**Testo di studio**:

━━━━━━━━━━

Revisione Famiglia Galliera

Con ricorso del 30 aprile 2001 i coniugi Galliera Romano e Ponzetto Adriana proponevano istanza di revisione avverso la sentenza  22 marzo 1999 della Corte d’Appello di Bologna (passata in giudicato per il respinto ricorso in Cassazione), con la quale i predetti erano stati condannati, il primo a dieci anni di reclusione, la seconda ad anni sei di reclusione.

Alla base dei motivi del ricorso vi era l’assunto che se il figlio D. era stato ritenuto inattendibile nel secondo processo per i reati in ambito rituale (dai quali i Galliera erano stati assolti in appello), parimenti doveva essere ritenuto inattendibile anche per i fatti narrati sugli abusi domestici, pertanto la loro condanna nel primo processo doveva essere annullata. L’istanza di revisione veniva accolta e fu disposto il dibattimento sull’esame degli atti acquisiti del secondo processo.

 

LE SENTENZE

Al termine del giudizio, la Corte d’Appello di Ancona , con sentenza n.1364/2005, riteneva infondato il ricorso e rigettava la domanda di revisione.

━━━━━━━━━━

**Compito assegnato A**:
Nel testo sulla revisione Galliera, quale corte ha rigettato la domanda di revisione?
**Compito assegnato B**:
Quali organi giudiziari compaiono nel testo sulla revisione Galliera? Elencali tutti.
**Compito assegnato C**:
Riprendi il testo sulla revisione Galliera e proseguilo dopo la sua ultima frase.
Le righe provengono da un'altra fonte.

**Materiale fornito**:
━━━━━━━━━━

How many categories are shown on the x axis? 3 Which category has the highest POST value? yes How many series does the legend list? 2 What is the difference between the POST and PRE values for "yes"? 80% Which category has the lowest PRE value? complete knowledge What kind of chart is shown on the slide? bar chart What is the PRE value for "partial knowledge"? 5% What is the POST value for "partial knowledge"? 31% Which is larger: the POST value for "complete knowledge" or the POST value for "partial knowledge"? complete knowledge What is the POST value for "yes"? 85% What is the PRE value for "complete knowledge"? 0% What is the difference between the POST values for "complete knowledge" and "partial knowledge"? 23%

━━━━━━━━━━

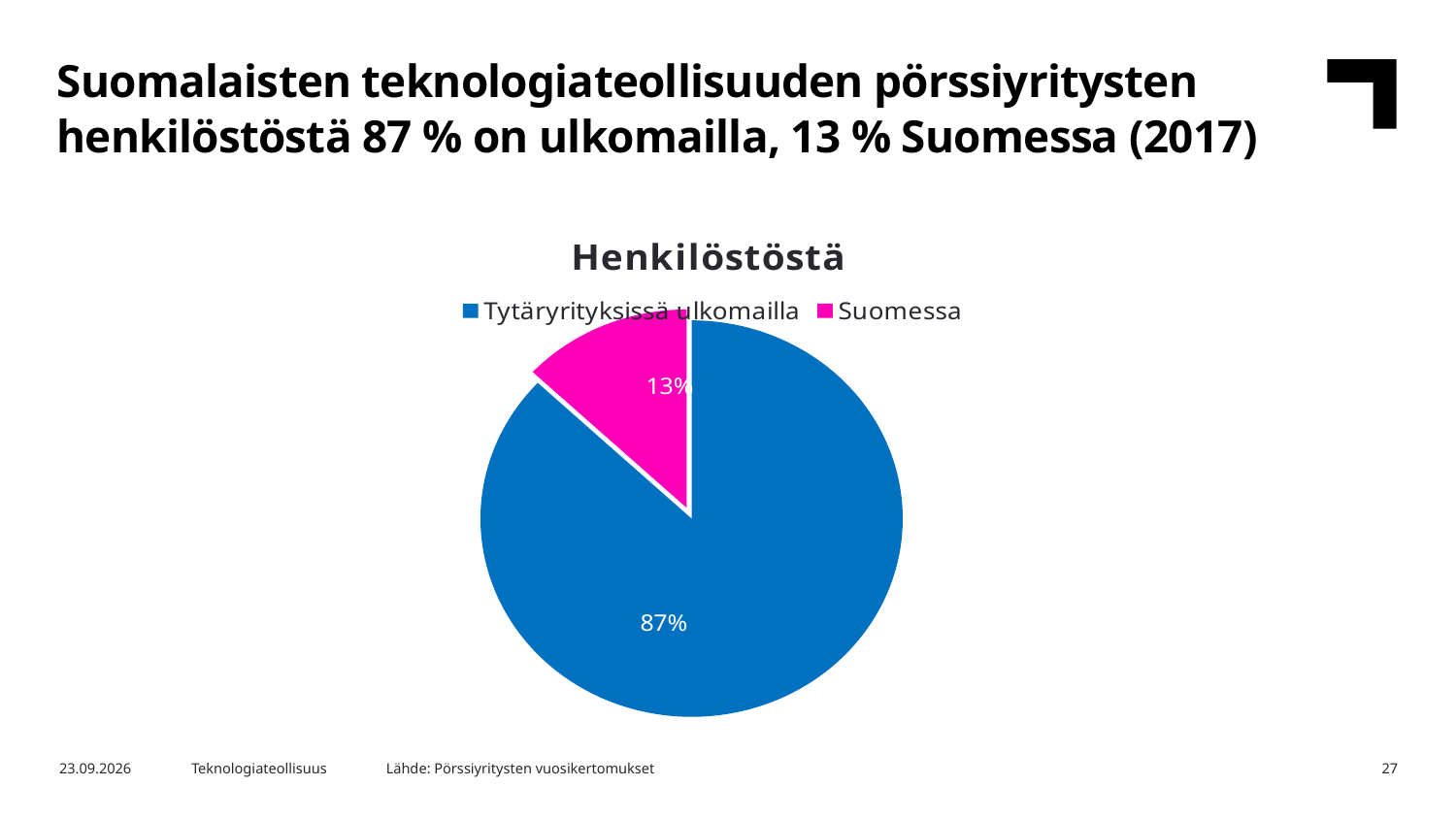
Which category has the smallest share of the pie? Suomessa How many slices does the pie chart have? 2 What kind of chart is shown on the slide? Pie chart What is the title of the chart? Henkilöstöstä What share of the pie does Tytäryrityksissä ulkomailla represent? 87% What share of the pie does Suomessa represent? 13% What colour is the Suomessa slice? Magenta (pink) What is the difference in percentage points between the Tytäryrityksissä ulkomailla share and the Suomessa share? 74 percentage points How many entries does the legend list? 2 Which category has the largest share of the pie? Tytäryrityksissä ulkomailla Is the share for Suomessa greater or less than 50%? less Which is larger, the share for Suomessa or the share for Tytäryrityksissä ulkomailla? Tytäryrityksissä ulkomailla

━━━━━━━━━━

**Risposta esercizio A**:
La Corte d'Appello di Ancona, con sentenza n.1364/2005.

**Risposta esercizio B**:
Corte d'Appello di Bologna; Cassazione; Corte d'Appello di Ancona.

**Risposta esercizio C**:
Osservava la Corte che affermare, da parte degli istanti, come “prova nuova” una “inattendibilità sopravvenuta” del piccolo testimone implicherebbe una valutazione diversa delle prove di colpevolezza già assunte nel processo oggetto di revisione e non, come invece necessario, l’introduzione di elementi estranei e diversi da quelli definiti e già coperti da giudicato. In breve, la Corte ritenne che tutti gli elementi portati a sostegno dell’istanza, e presentati come “prove nuove”, erano tutti elementi già valutati dai Giudici e pertanto inaccoglibili. In pratica, i Galliera non avevano fatto altro che riproporre nell’istanza di revisione i motivi di gravame proposti, e dichiarati infondati, nell’appello del secondo processo.

Il Giudice della revisione fa sua la sentenza d’appello del pedofili bis n.1657/01, dove si legge che in relazione ai racconti sui riti, il bambino riferisce un “nucleo di verità”. Inoltre, la stessa sentenza assolve dal reato di sequestro di persona “non essendo stata raggiunta prova sufficiente della responsabilità dei prevenuti, attesa la mancanza degli indefettibili riscontri”.

Ancora “non si ha motivo di ritenere che i racconti di D. siano stati creati dal nulla e sotto la pressione degli operatori che l’assistevano” essendo il bambino “propostosi in modo spontaneo ai suoi interlocutori, raccontando fatti che non avrebbero potuto pervenirgli per il grado di precisione circostanziale se non da un’esperienza effettivamente vissuta e da una esposizione personale agli eventi che lo hanno visto protagonista”.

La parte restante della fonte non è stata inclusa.